Alcoholics Anonymous

Alcoholics Anonymous and Addiction Treatment

What is Alcoholics Anonymous?

Founded in 1935 by Bill Wilson and Dr. Bob Smith, both recovering alcoholics, Alcoholics Anonymous is a community-based support group and fellowship designed to encourage sobriety for other recovering alcoholics through peer-support. 

Today, Alcoholics Anonymous—referred to often as AA—is estimated to have more than 2 million members worldwide in more than 180 countries. These groups all share the same foundational literature, traditions, and 12 steps that were originally developed by Wilson, Smith, and other founding members of Alcoholics Anonymous. Many other groups have since taken inspiration from the AA model to form other 12-step themed groups, such as Narcotics Anonymous. 

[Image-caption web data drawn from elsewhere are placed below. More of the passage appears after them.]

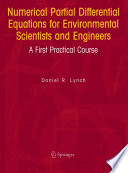 Numerical Partial Differential Equations for Environmental Scientists and Engineers Book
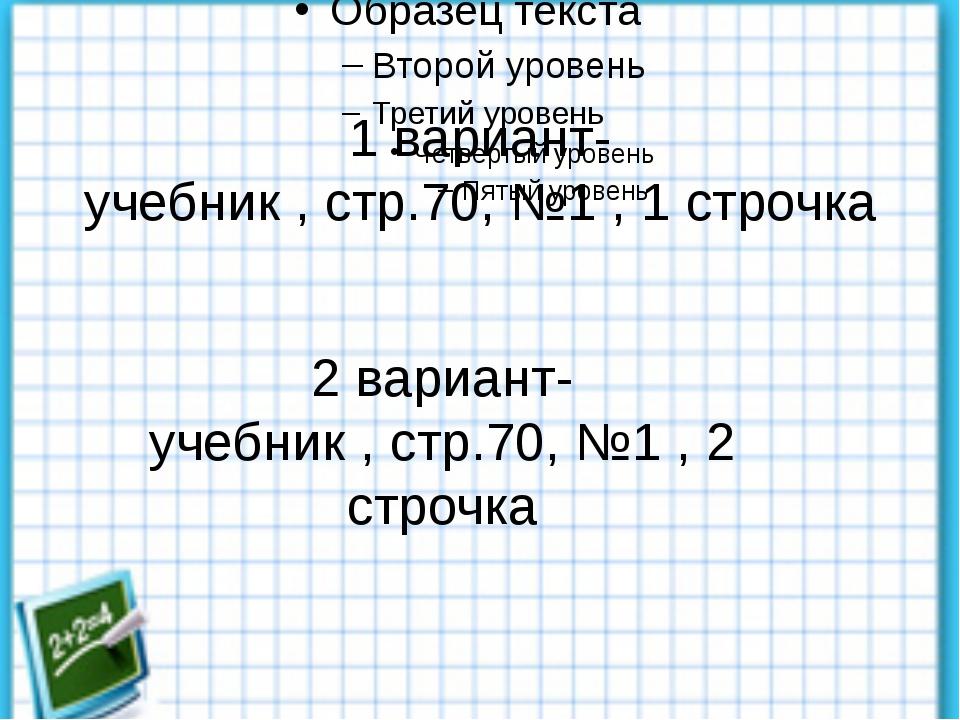 1 вариант- учебник , стр.70, №1 , 1 строчка 2 вариант- учебник , стр.70, №1...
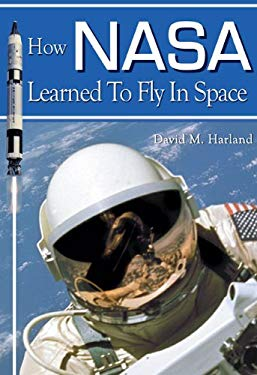 How NASA Learned to Fly in Space: An Exciting Account of the Gemini Missions 9781926592121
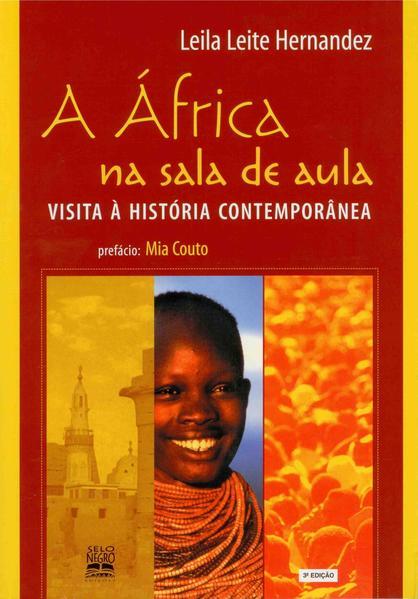 A África na sala de aula. visita à história contemporânea (4ª Edição), livro de Leila Leite Hernandez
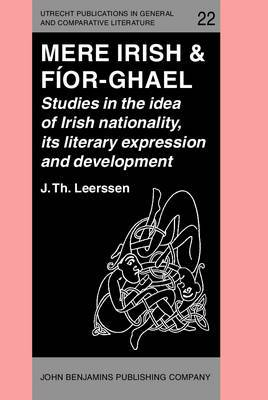 Mere Irish & Faior-Ghael: Studies in the Idea of Irish Nationality, its Development and Literary Expression Prior to the Nineteenth Century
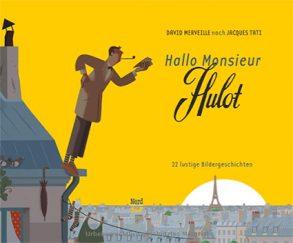 Cover: David Merveille; Hallo Monsieur Hulot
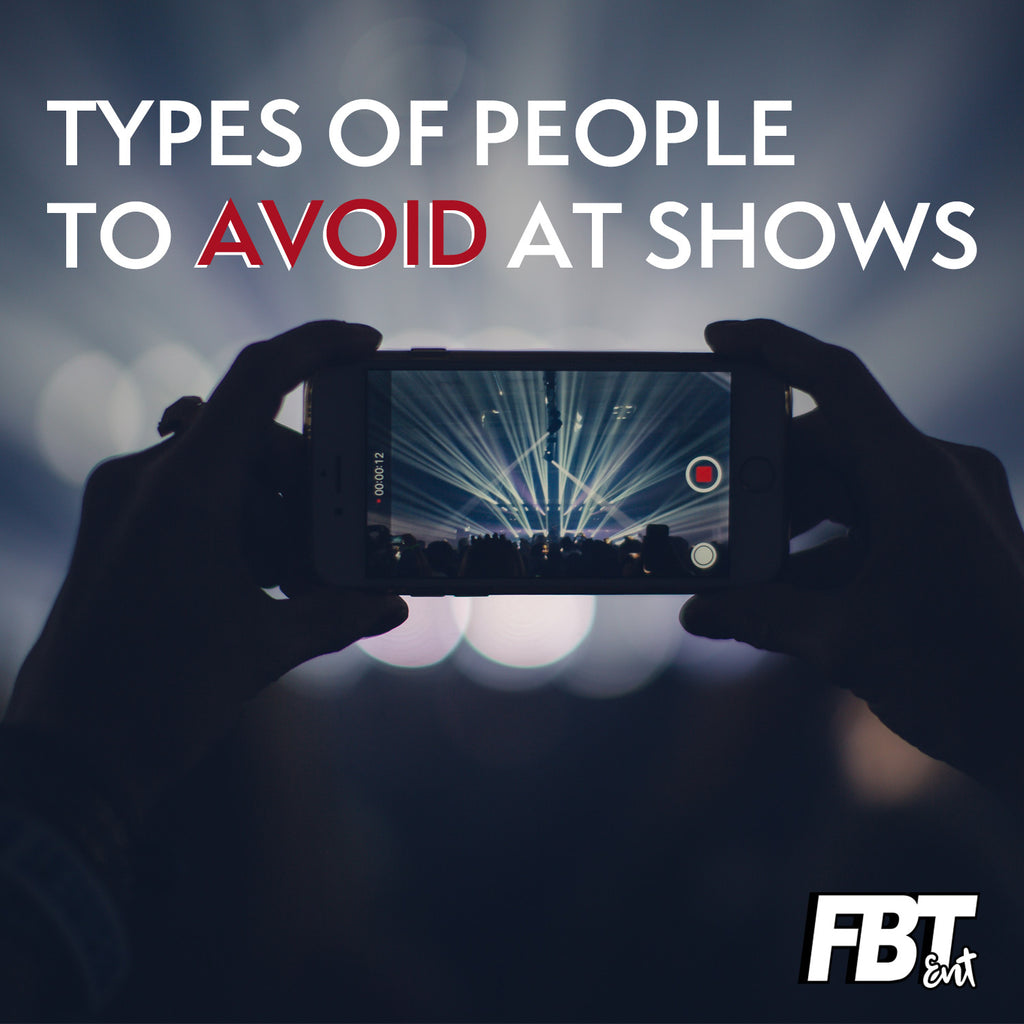 Types Of People To Avoid At Shows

What to Expect from an AA Meeting

The decision to go to an AA meeting can feel intimidating and extremely uncomfortable. Some individuals wait to attend an AA meeting until they feel they have no other options left, and others attend full of doubt to whether they’re really an alcoholic or not. People from all walks of life can share a room with one common goal: a desire to stop drinking. 

Every AA member knows what it is like to attend their first meeting, and the common feelings of unease, illness, and despair that can bring someone there. Alcoholics Anonymous was founded by recovery alcoholics, and this model remains. Groups are fully financially self-supporting, meaning they run completely on donations from group members for costs such as coffee supplies, meeting space rental, and literature. 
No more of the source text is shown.